Document excerpt -
______________________________

Please critique this layout?

[ampdoctor]

I'd just like to post this layout of a fairly simplistic power supply to get a few extra eyeballs on it and find out if I've done anything uniquely stupid as well as getting any comments or suggestions for improvements. The layout is still in need of some touch-ups and the silkscreen needs a few adjustments as well.

A few minor points of interest that I should mention because I know I'm going to get called out on them;

1. The low voltage power supply is fairly under designed, however it's only being used to drive a few relays and switching transistors.  The load won't exceed 600mA so I don't see the need for anything much more complex than what I've got.

2. the alt-ht connections were added due to the occasional need to use this supply with a transformer designed for use with a full wave bridge rectifier and a few minor modifications.

[krivx]

The multiple RC filters to make lower voltage and use of "HT" suggest this is a high-voltage design. Maybe check if the distances between your traces meet minimum creepage distances?

[ampdoctor]

What voltage will the 7805 see at it's input when you're drawing your 600mA?

600mA is going to warm it up nicely at pretty much any voltage input above the minimum it needs.

The regulator is typically going to see about 8.9vdc so it'll have to dissipate just under 3 watts. While it'll get warm it shouldn't pose any reliability issues with even modest heatsinking.  I'm pretty much stuck using an off the shelf power transformer which limits me to a 6.3vac winding. I considered using a simple unregulated supply here as well but with mains voltages that can vary wildly, performance is going to get really sketchy!

I would also always use 100n's on both input and output of a voltage regulator, and at least a 10uF on the output too. A lone electrolytic will provide no real HF decoupling for the poor little regulator.

I've bodged this circuit into a number of pre-existing designs and never had any in service issues, so should it become a problem on the prototype I'll add it but I don't forsee any issues...famous last words!

The multiple RC filters to make lower voltage and use of "HT" suggest this is a high-voltage design. Maybe check if the distances between your traces meet minimum creepage distances?

Yup, it's a supply for a valve audio amplifier, so I'm looking at 460v on HT1 and HT2, and a little under 400v on HT3 and HT4. One of the problems with many commercial boards used in 'pro audio' instrument amplifiers is that they're often running right at the margin so I was quite mindful of that issue and kept my distances substantially greater than 200 thou.  The only place that might be a bit iffy is where I've necked down the trace on HT4 where I've got 75 thou of creepage. With a solder mask I'm cutting it close but don't see any other solutions without going double sided.

My biggest concern is whether or not I'm going to pick up any appreciable noise on the audio ground by tying into the digital ground.  Part of me wants to just run with a double sided board and keep the grounds fully separate up to the chassis ground point. However, I'd like to keep the board single sided if possible.

[c4757p]

The only place that might be a bit iffy is where I've necked down the trace on HT4 where I've got 75 thou of creepage. With a solder mask I'm cutting it close but don't see any other solutions without going double sided.

Make it "double sided" with a jumper!

[Bertho]

The regulator is typically going to see about 8.9vdc so it'll have to dissipate just under 3 watts. While it'll get warm it shouldn't pose any reliability issues with even modest heatsinking.

That is still a problem. A TO220 version has a Rjc of ~5 deg/W. A "modest" heatsink is 18..20 deg/W.

______________________________

Collected material -
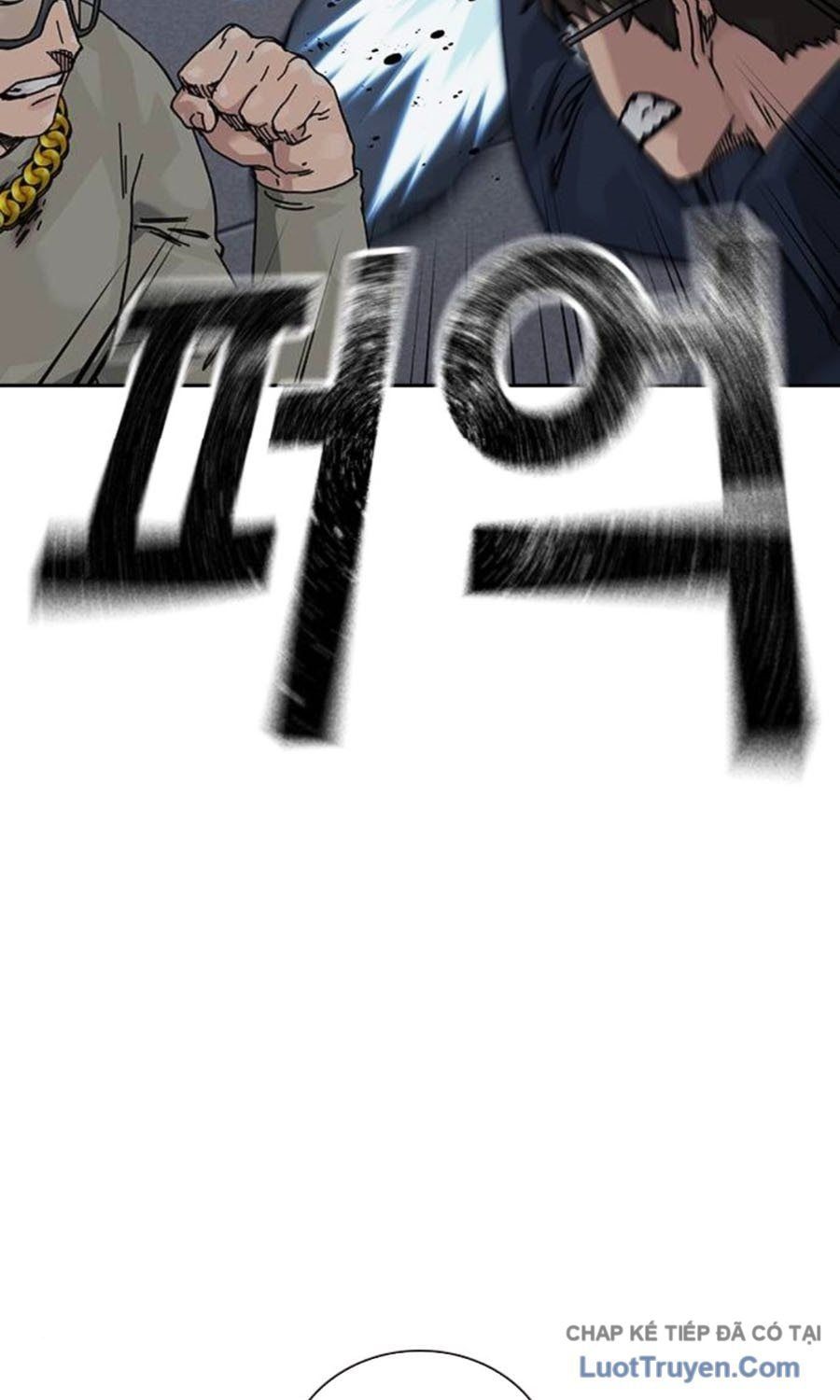 đọc truyện Để Có Thể Sống Sót Chương 197 ảnh 67 tại Thiên Thai Truyện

______________________________

Task 1 -
Reproduce the passage of the power supply layout thread starting at "A few minor points" and ending at "drawing your 600mA?".
Task 2 -
Carry the power supply layout thread forward from its final sentence.

Exercise response 1 -
A few minor points of interest that I should mention because I know I'm going to get called out on them;

1. The low voltage power supply is fairly under designed, however it's only being used to drive a few relays and switching transistors.  The load won't exceed 600mA so I don't see the need for anything much more complex than what I've got.

2. the alt-ht connections were added due to the occasional need to use this supply with a transformer designed for use with a full wave bridge rectifier and a few minor modifications.

[krivx]

The multiple RC filters to make lower voltage and use of "HT" suggest this is a high-voltage design. Maybe check if the distances between your traces meet minimum creepage distances?

[ampdoctor]

What voltage will the 7805 see at it's input when you're drawing your 600mA?

Exercise response 2 -
Dissipating 3W will see a temperature rise of 70..75 degrees C. That means a junction at room temperature (25) of about 100 degrees C. With some margins and often poor convection from the heatsink you'll end up at a junction temperature of 120..130 degrees at room temperature. That is awfully close to the maximum and will wear down the component pretty fast. It will also degrade neighbouring components at such high temperatures. You will already reach the maximum limit if the internal case temperature rises by 20..30 degrees. Not an unseen thing, especially when you have tubes in the neighbourhood.

[ampdoctor]

That is still a problem. A TO220 version has a Rjc of ~5 deg/W. A "modest" heatsink is 18..20 deg/W.

Dissipating 3W will see a temperature rise of 70..75 degrees C. That means a junction at room temperature (25) of about 100 degrees C. With some margins and often poor convection from the heatsink you'll end up at a junction temperature of 120..130 degrees at room temperature. That is awfully close to the maximum and will wear down the component pretty fast. It will also degrade neighbouring components at such high temperatures. You will already reach the maximum limit if the internal case temperature rises by 20..30 degrees. Not an unseen thing, especially when you have tubes in the neighbourhood.

Nice catch! To be candid, I never really bothered to calculate the junction temps. Having worked on these things for close to 20 years I don't often see regulators with heatsinks and most have effectively the same circuit. They just...work.  I think I may have to really wring out all the numbers to try to figure out how the major mfg's get away with it and maybe even measure some ambient case temps of a few different amplifiers to see exactly how warm they do get on the inside. My gut tells me that it wont be much more than around 40C, admittedly I might be in for a surprise.

If it starts to look really ugly I might wind up mounting the regulator vertically with a large sink, bolt the little bastard right to the chassis and forgo mounting it on the board all together, or as a worst case scenario rework the regulator design and incorporate a pass transistor.

[kripton2035]

never use a 7805 (i.e. linear regulator) if you draw more than 100mA with more than 3V of voltage drop
or you will heat the room ...
switching regulators are easy to use nowadays.

[DutchGert]

never use a 7805 (i.e. linear regulator) if you draw more than 100mA with more than 3V of voltage drop
or you will heat the room ...
switching regulators are easy to use nowadays.

Or a bit more 'modern' LDO instead of a rusty 7805 (so u get better Tj->Tcase performance.

But still, (Vin-Vout) * Iout is allwaysdisipated inside the device.

Buy a drop-in switching regulator and use that i would suggest  (http://nl.farnell.com/xp-power/tr05s05/dc-dc-converter-0-5a-5v-sip/dp/2319830)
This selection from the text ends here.